• TASK DESCRIPTION:
Extract the line that contains "How much space" and every line after it to the end of the records below, exactly as written and nothing else.

• EXERCISE MATERIAL:
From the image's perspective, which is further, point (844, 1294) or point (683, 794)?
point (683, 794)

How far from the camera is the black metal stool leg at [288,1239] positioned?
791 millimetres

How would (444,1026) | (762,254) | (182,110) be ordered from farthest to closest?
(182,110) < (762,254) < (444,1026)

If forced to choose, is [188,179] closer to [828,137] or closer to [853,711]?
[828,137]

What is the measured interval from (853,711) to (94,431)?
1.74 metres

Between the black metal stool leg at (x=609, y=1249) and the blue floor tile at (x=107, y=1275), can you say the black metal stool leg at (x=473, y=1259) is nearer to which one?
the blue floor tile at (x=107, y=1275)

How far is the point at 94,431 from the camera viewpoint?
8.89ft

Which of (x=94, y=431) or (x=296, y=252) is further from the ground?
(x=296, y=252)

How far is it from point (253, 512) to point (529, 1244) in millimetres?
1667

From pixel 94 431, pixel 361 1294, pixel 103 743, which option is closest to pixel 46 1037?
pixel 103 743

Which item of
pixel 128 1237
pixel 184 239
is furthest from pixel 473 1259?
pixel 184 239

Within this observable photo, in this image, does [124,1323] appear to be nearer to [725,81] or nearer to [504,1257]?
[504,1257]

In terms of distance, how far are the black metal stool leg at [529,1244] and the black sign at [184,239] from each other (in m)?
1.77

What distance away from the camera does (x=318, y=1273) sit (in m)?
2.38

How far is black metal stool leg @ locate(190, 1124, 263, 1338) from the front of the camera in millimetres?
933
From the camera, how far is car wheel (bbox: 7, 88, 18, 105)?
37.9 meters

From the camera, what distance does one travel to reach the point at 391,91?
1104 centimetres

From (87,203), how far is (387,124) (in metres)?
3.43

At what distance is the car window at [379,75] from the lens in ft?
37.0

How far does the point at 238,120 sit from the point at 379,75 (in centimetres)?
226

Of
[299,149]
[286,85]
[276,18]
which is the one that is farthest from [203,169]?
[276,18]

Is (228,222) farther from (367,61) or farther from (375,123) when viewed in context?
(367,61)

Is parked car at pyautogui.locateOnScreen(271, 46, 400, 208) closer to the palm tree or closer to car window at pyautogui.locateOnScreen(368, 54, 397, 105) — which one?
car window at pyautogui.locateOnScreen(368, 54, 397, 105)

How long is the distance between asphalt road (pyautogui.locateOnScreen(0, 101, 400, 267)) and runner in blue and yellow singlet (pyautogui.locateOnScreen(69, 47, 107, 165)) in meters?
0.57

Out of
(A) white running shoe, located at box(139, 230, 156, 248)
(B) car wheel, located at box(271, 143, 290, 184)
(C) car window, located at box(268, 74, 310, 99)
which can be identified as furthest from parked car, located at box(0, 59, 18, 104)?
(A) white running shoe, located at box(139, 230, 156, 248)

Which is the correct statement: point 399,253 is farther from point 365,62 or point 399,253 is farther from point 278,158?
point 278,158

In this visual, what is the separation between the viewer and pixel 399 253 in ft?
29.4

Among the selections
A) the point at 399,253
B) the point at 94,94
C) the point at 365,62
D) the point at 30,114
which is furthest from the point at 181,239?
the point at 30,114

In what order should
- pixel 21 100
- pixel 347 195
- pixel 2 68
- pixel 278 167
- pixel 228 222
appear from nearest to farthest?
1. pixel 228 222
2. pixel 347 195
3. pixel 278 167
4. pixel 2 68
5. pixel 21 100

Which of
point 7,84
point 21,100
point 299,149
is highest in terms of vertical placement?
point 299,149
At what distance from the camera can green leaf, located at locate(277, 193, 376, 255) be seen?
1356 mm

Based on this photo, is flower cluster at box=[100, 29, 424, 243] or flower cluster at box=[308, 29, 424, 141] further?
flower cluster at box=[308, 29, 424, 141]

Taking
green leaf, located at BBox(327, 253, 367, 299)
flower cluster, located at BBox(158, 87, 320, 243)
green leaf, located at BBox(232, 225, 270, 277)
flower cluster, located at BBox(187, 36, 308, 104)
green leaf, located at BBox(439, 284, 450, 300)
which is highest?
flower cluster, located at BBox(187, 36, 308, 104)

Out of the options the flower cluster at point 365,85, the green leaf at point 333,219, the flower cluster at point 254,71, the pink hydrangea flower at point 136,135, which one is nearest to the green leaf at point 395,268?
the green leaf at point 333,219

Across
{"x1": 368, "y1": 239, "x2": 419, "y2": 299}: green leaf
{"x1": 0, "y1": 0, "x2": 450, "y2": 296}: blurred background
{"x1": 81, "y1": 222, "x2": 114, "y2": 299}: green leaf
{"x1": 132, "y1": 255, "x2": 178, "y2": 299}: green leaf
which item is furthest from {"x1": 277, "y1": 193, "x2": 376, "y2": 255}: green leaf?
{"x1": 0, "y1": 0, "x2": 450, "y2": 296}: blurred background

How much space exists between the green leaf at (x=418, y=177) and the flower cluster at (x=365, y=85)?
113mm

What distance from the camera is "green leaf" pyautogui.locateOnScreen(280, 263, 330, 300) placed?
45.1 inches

• WORKED ANSWER:
How much space exists between the green leaf at (x=418, y=177) and the flower cluster at (x=365, y=85)?
113mm

What distance from the camera is "green leaf" pyautogui.locateOnScreen(280, 263, 330, 300) placed?
45.1 inches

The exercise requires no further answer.